Adolore BioTherapeutics announced the publication of preclinical data demonstrating the biosafety and efficacy of its novel gene therapy approach for treating chronic knee pain associated with osteoarthritis. The study, published in the peer-reviewed journal Molecular Therapy, represents the first comprehensive examination of the company's rdHSV-CA8* gene therapy delivered via intra-articular injection.
Novel Mechanism Targets Pain-Sensing Nerves
The gene therapy utilizes a replication-defective, disease-free herpes simplex virus (rdHSV) to deliver a human carbonic anhydrase-8 variant peptide (CA8*) directly to specialized pain-sensing peripheral nerves called nociceptors. According to the published research, this approach corrects somatosensory hyperexcitability by activating Kv7 voltage-gated potassium channels, producing profound, long-lasting analgesia.
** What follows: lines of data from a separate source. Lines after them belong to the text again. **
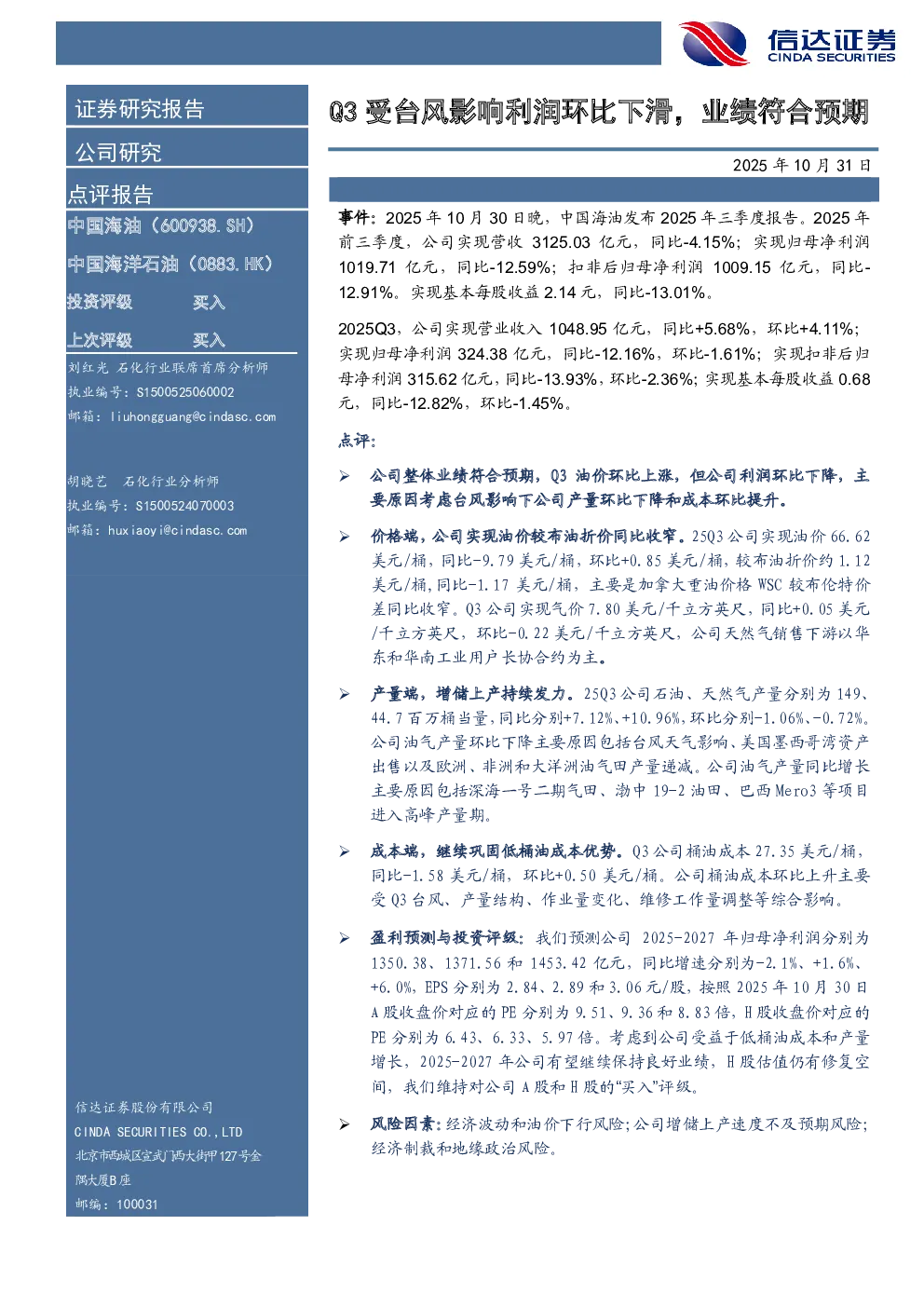 信达证券
CINDA SECURITIES

证券研究报告

公司研究

点评报告

中国海油（600938.SH）

中国海洋石油（0883.HK）

投资评级 买入

上次评级 买入

刘红光 石化行业联席首席分析师
执业编号：S1500525060002
邮箱：liuhongguang@cindasc.com

胡晓艺 石化行业分析师
执业编号：S1500524070003
邮箱：huxiaoyi@cindasc.com

信达证券股份有限公司
CINDA SECURITIES CO.,LTD
北京市西城区宣武门西大街甲127号金隅大厦B座
邮编：100031

Q3 受台风影响利润环比下滑，业绩符合预期

2025 年 10 月 31 日

事件：2025 年 10 月 30 日晚，中国海油发布 2025 年三季度报告。2025 年前三季度，公司实现营收 3125.03 亿元，同比-4.15%；实现归母净利润 1019.71 亿元，同比-12.59%；扣非后归母净利润 1009.15 亿元，同比-12.91%。实现基本每股收益 2.14 元，同比-13.01%。

2025Q3，公司实现营业收入 1048.95 亿元，同比+5.68%，环比+4.11%；实现归母净利润 324.38 亿元，同比-12.16%，环比-1.61%；实现扣非后归母净利润 315.62 亿元，同比-13.93%，环比-2.36%；实现基本每股收益 0.68 元，同比-12.82%，环比-1.45%。

点评：

➢ 公司整体业绩符合预期，Q3 油价环比上涨，但公司利润环比下降，主要原因考虑台风影响下公司产量环比下降和成本环比提升。

➢ 价格端，公司实现油价较布油折价同比收窄。25Q3 公司实现油价 66.62 美元/桶，同比-9.79 美元/桶，环比+0.85 美元/桶，较布油折价约 1.12 美元/桶，同比-1.17 美元/桶，主要是加拿大重油价格 WSC 较布伦特价差同比收窄。Q3 公司实现气价 7.80 美元/千立方英尺，同比+0.05 美元/千立方英尺，环比-0.22 美元/千立方英尺，公司天然气销售下游以华东和华南工业用户长协合约为主。

➢ 产量端，增储上产持续发力。25Q3 公司石油、天然气产量分别为 149、44.7 百万桶当量，同比分别+7.12%、+10.96%，环比分别-1.06%、-0.72%。公司油气产量环比下降主要原因包括台风天气影响、美国墨西哥湾资产出售以及欧洲、非洲和大洋洲油气田产量递减。公司油气产量同比增长主要原因包括深海一号二期气田、渤中 19-2 油田、巴西 Mero3 等项目进入高峰产量期。

➢ 成本端，继续巩固低桶油成本优势。Q3 公司桶油成本 27.35 美元/桶，同比-1.58 美元/桶，环比+0.50 美元/桶。公司桶油成本环比上升主要受 Q3 台风、产量结构、作业量变化、维修工作量调整等综合影响。

➢ 盈利预测与投资评级：我们预测公司 2025-2027 年归母净利润分别为 1350.38、1371.56 和 1453.42 亿元，同比增速分别为-2.1%、+1.6%、+6.0%，EPS 分别为 2.84、2.89 和 3.06 元/股，按照 2025 年 10 月 30 日 A 股收盘价对应的 PE 分别为 9.51、9.36 和 8.83 倍，H 股收盘价对应的 PE 分别为 6.43、6.33、5.97 倍。考虑到公司受益于低桶油成本和产量增长，2025-2027 年公司有望继续保持良好业绩，H 股估值仍有修复空间，我们维持对公司 A 股和 H 股的“买入”评级。

➢ 风险因素：经济波动和油价下行风险；公司增储上产速度不及预期风险；经济制裁和地缘政治风险。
Dr. Roy Clifford Levitt, Clinical Professor at the University of Miami and Founder & Executive Chairman of Adolore BioTherapeutics, explained the mechanism: "Kv7 voltage-gated potassium channel activators, like rdHSV-CA8* open these channels and hyperpolarize nociceptors making them less excitable to produce profound analgesia."
Promising Preclinical Safety and Efficacy Results
The preclinical study examined naive mice for clinical safety, viral distribution across major tissues, knee histopathology, and analgesic efficacy. The results showed no signs of persistent toxicity or histopathology, with viral genomes remaining localized to the injection site and no evidence of viral shedding.
Most notably, the therapy produced profound analgesia that persisted for more than 6 months without functional impairments. This duration represents a significant advantage over current pain management approaches and suggests the potential for long-term therapeutic benefit.
Addressing Unmet Medical Need
The research addresses a critical gap in chronic pain management by offering a non-opioid alternative. Dr. Levitt noted that while Kv7 openers have demonstrated potent analgesic effects in human chronic pain conditions, previous systemic formulations were removed from the market due to off-target adverse events. The localized delivery approach developed by Adolore aims to maintain efficacy while avoiding systemic toxicity.
Clinical Development Timeline
Adolore's lead development program ADB-102 for chronic knee pain in osteoarthritis is fully funded by a UG3/UH3 grant from the NIH/NINDS HEAL program awarded to the University of Miami. This funding supports all formal preclinical GLP/GMP/GCP development work through a first-in-human study, which is expected to commence in 2026.
The company is currently progressing with IND-enabling studies based on these positive preclinical results. Dr. Levitt stated, "Our preclinical data strongly support continued preclinical development toward an IND and clinical studies of ADB-102."
Broader Therapeutic Applications
Beyond osteoarthritis, Adolore's CA8* gene therapy platform addresses multiple pain mechanisms including neuropathic, inflammatory, and nociceptive pain. The company's pipeline includes ADB-101 for erythromelalgia (an orphan disease), ADB-104 for drug-resistant refractory focal epilepsy, and ADB-105 for acute severe hearing loss.
The versatile delivery platform allows for multiple administration routes including intra-articular, intra-neuronal (nerve block), and intradermal injection, potentially expanding its applicability across various chronic pain conditions and neurological disorders.